▸ **TEXT FOR ANALYSIS**
────

March 19 marked the start of Water Week, a timely reminder that investing in our nation’s water and wastewater systems is a national priority. Facing staggering costs to modernize this critical infrastructure, many local officials are turning to innovative solutions. In one such effort, the District of Columbia Water and Sewer Authority, known as DC Water, issued the nation’s first environmental impact bond (EIB) late last year. The proceeds will be used to construct environmentally-friendly stormwater infrastructure. The $25 million tax-exempt bond is just a fraction of a $2.6 billion investment mandated by the Environmental Protection Agency (EPA). Yet the District’s move is instructive; water infrastructure is a top-of-mind consideration in most communities, some of which face a similarly steep cost to comply with water quality standards. While D.C.-bashing is a popular political pastime, local leaders deserve credit for engaging private capital in a results-oriented and innovative way.

EIB Structure

Many pay-for-success projects have been launched in recent years to achieve desirable social outcomes like reduced homelessness, yet D.C.’s EIB is a novel application of this model in infrastructure finance. It is structured similarly to any other tax-exempt municipal bond, but with an additional payment that is based on the infrastructure’s performance (as shown in the table below).

Source: DC Water 

D.C.’s EIB is essentially a pilot program testing the effectiveness of environmentally-friendly infrastructure in reducing stormwater runoff, used here as a proxy for limiting polluted overflow into local waterways. With billions committed to new, massive stormwater tunnels, DC Water has instead decided to assess whether a portion of that would be better invested in low-impact development, such as permeable pavements on streets and alleys, raingardens, and downspout disconnections to direct water from rooftops into rain barrels. The true innovation is not necessarily the infrastructure being built or the bond structure itself, but the way DC Water is reallocating the performance risk of their infrastructure investment by sharing that risk with private investors.

────

▸ **INFORMATION SUPPLIED**
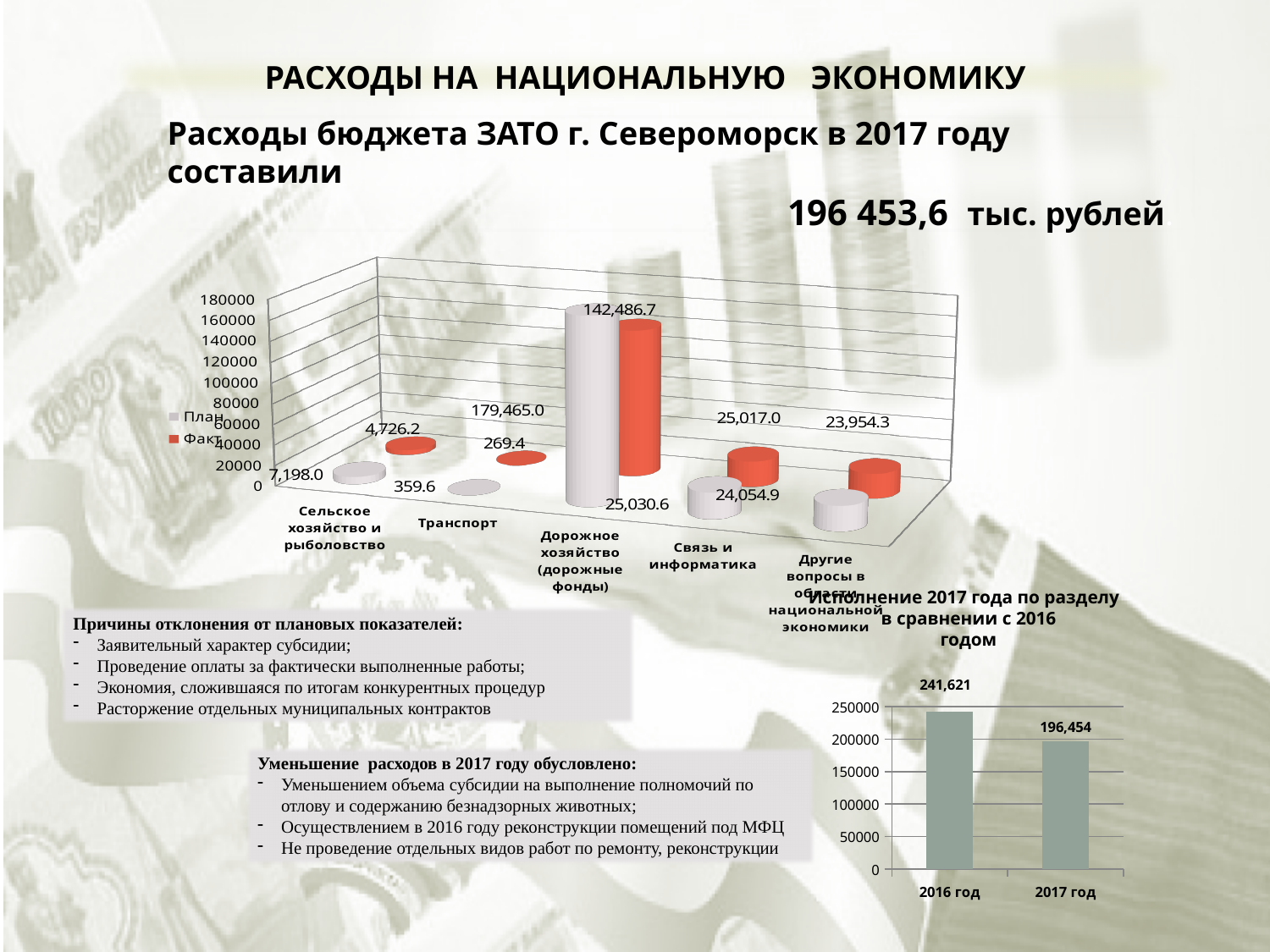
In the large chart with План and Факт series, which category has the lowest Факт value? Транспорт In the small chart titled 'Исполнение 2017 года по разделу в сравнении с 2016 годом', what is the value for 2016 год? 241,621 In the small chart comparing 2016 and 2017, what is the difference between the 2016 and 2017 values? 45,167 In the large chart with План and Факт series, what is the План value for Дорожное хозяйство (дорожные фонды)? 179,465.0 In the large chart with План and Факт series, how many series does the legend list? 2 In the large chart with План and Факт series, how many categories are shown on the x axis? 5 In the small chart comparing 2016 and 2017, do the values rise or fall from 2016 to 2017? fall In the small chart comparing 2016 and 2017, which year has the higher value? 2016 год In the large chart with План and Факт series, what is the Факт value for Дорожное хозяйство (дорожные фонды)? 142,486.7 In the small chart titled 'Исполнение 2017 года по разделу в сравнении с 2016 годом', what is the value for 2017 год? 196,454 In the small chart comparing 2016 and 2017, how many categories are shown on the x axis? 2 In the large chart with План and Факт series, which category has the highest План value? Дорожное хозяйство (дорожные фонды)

────

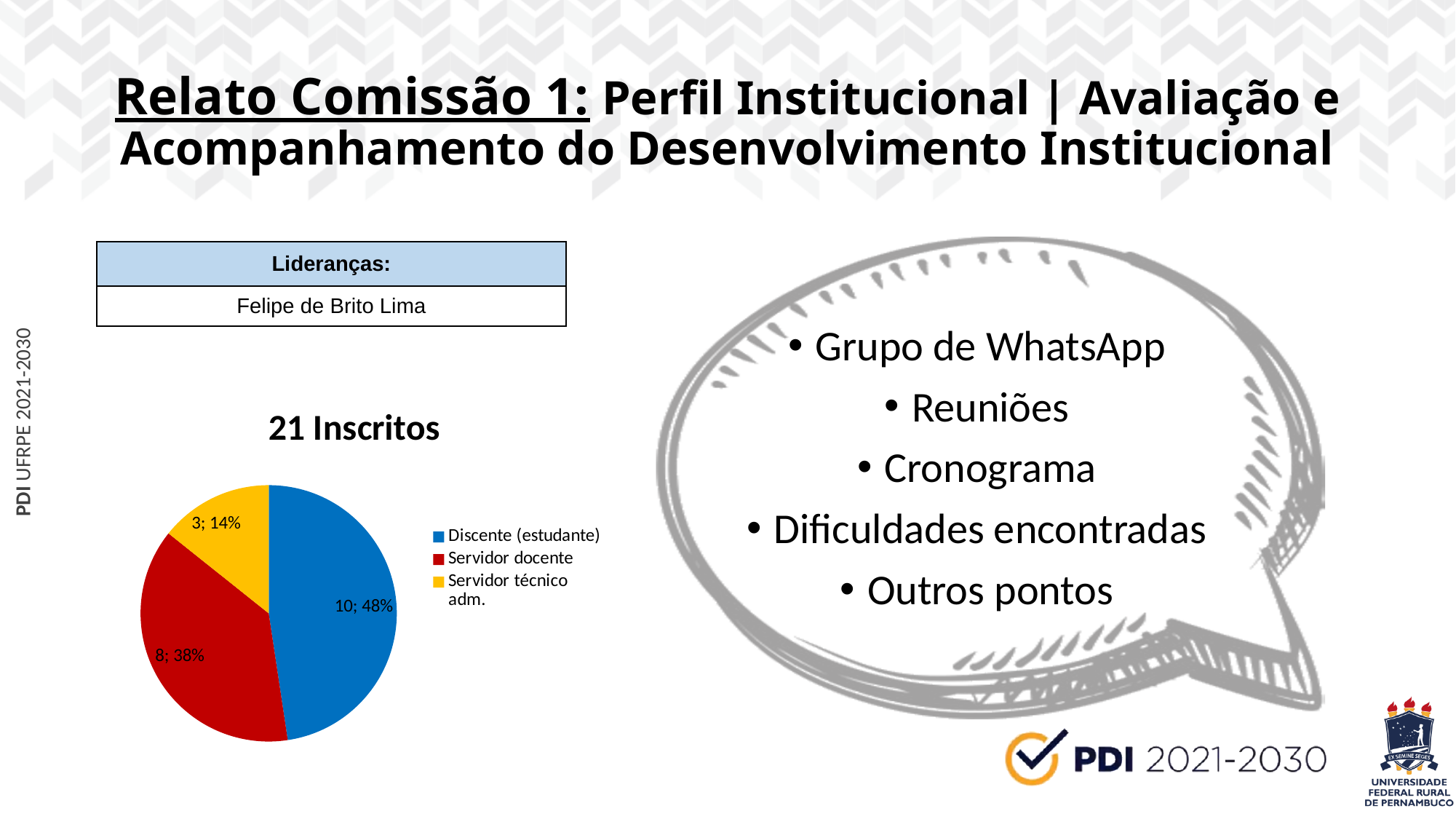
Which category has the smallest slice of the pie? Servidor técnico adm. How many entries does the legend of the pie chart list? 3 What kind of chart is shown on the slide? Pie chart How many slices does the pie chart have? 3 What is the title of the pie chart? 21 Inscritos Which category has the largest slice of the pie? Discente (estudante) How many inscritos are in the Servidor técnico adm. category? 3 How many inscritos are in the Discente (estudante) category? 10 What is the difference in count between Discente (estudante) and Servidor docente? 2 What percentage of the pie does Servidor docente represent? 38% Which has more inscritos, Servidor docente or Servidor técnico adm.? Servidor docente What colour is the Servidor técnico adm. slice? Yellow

────

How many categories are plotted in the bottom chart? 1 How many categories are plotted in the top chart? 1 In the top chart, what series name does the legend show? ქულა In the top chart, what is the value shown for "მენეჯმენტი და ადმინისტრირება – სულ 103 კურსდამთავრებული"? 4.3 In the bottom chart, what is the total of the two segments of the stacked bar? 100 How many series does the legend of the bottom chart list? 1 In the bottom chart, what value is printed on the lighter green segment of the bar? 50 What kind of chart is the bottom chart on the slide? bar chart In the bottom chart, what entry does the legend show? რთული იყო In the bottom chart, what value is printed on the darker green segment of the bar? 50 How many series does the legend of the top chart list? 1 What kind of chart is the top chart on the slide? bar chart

────

▸ **INSTRUCTIONS**
(a) Copy out the passage on DC Water's environmental impact bond word for word, from "Many pay-for-success projects" up to and including "the table below).".
(b) Continue the passage on DC Water's environmental impact bond, starting after its final sentence.

▸ **YOUR RESPONSES**
(a)
Many pay-for-success projects have been launched in recent years to achieve desirable social outcomes like reduced homelessness, yet D.C.’s EIB is a novel application of this model in infrastructure finance. It is structured similarly to any other tax-exempt municipal bond, but with an additional payment that is based on the infrastructure’s performance (as shown in the table below).

(b)
Benefits and Criticisms 

The EIB is allowing DC Water to manage a portion of the risk associated with choosing low-impact development over traditional gray infrastructure like tanks, basins, or deep tunnels that allow for stormwater storage. There are many environmental, economic, and social benefits to low-impact development that underground tunnels simply do not provide. Among them are potentially lower costs, ecological benefits, additional recreational spaces, boosted property values, improved air quality, a reduced carbon footprint, and aesthetically appealing communities. Investors are betting that the infrastructure will perform as well as?or better than?expected. But if not, DC Water will be able to recoup some of its investment.

Across the United States, capital investment needs for wastewater and stormwater systems are estimated to total $271 billion over the next 25 years.

DC Water was able to find a market for their EIB; it was privately placed to Goldman Sachs and the Calvert Foundation with an initial interest rate of 3.43 percent, comparable on a cost of funds basis to its historic cost. With a growing market of investors actively seeking products that take into account environmental, social, and governance factors, DC Water’s effort may prove there is an appetite among investors for bonds of this nature and encourage similar or larger deals in the future.

The bond itself has not been the object of much criticism to date, but local environmentalists and political activists at various points in development have expressed concerns about the project’s limited scope and delays (buying time to spread out construction costs while delaying remediation of the problem). Project construction and performance evaluation will take several years and required an EPA deadline extension, but DC Water is hoping to create a “replicable and scalable approach” to financing environmentally-beneficial infrastructure. There may also be lessons to learn about risk allocation that are applicable beyond the water sector.

Why Other Cities Should Take Notice

Across the United States, capital investment needs for wastewater and stormwater systems are estimated to total $271 billion over the next 25 years. D.C.’s effort is notable because many cities are similarly grappling with how to design and pay for water infrastructure generally and whether to rely on traditional gray infrastructure or incorporate low-impact development, which might include green roofs, raingardens, permeable pavements, and other options. Some cities have been skeptical of the role low-impact development can play in controlling stormwater runoff and resulting overflows. Others, like Philadelphia, have gone all in.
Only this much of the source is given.